When Kate Martin first came to the Hotel Chandler 12 years ago, it was in the midst of a major transformation. Triumph Hotels had just bought the 138-room small luxury hotel located the Flatiron district of New York City and invested millions in a down-to-the-studs renovation. She was the front office manager, in the original opening team that was brought in to increase the service standards and take the hotel to the next level. “It was a great experience,” she says. “I got to see the building gutted and rebuilt, then we hired a whole new staff and put together standards for every department.”
Now Martin is the Chandler’s general manager, and the property is going through another round of changes. Last year, Triumph spent $10 million to redesign the guestrooms and overhaul the hotel’s lobby and public spaces. “We’ve transformed every- thing, our cocktail bar to our library and lounge, to create a home-away-from-home feel,” she says. “We tried to keep the historical integrity of the building, which dates back to 1905, and bring in some modern design elements.” In May the next phase of the renovation is set to finish, bringing with it new meeting spaces, a private dining room, and a new restaurant, Juni, a 50-seat fine-dining establishment headed by executive chef Shaun Hergatt. Martin is especially excited about the new restaurant, which will feature locally sourced organic ingredients and seasonally inspired menu items, since it will allow the hotel to cater meetings and provide private dining experiences.
She says the Chandler’s renovation process has taken a long time because the construction team worked only on one area at a time to reduce the impact on the guests.

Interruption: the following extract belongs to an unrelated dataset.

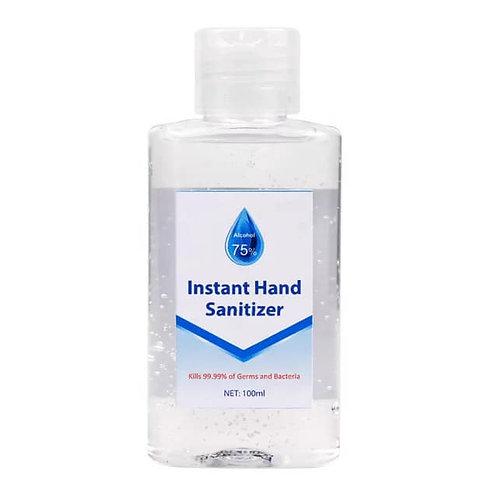 Hand Sanitizer (100ml)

Even then she says the staff worked hard to communicate the progress of each project with guests to keep disruptions to a minimum. “You need to be very conscious of letting guests know when and where noise is going to happen and provide them with as much advanced notice as possible.” She says that it also helps to keep in mind what kinds of guests will be showing up and when.
For instance, summer travelers almost always leave their rooms looking for various amenities and spaces in which to relax. With a career that has taken her all over the world, Martin is used to change. She got her start working for a hotel in Greece, where she was born and raised, before relocating to England and Canada to get her hotel management degree and continue working in hospitality before settling in New York City. Since 1999, Martin has progressed within Triumph Hotels through various positions. “I have experience with construction, which is why I took on this project,” she says. “Besides doing the origi- nal opening at the Chandler, I took another hotel through a renovation, so I’m not out of my comfort zone when it comes to making over a hotel while creating the least amount of impact on our guests.”
Martin says that the renovations and the addition of the restaurant will enable Triumph to reposition the property for a new clientele and to introduce a new rate structure. “Because we’re small and we’re not part of a big corporation, there’s no red tape or going through any approval process,” she says. “If something doesn’t work we can change it immediately.” And even with all the changes going on at the Chandler, she says her focus will continue to be on service. “We’re constantly coming up with new ways to train the staff and hear what our guests have to say,” she says. “We’re in the process now of redoing our standards, hotel- wide and for each department.”
She says there’s always some new change coming down the pike, which is good because the guests have come to expect something different every so often.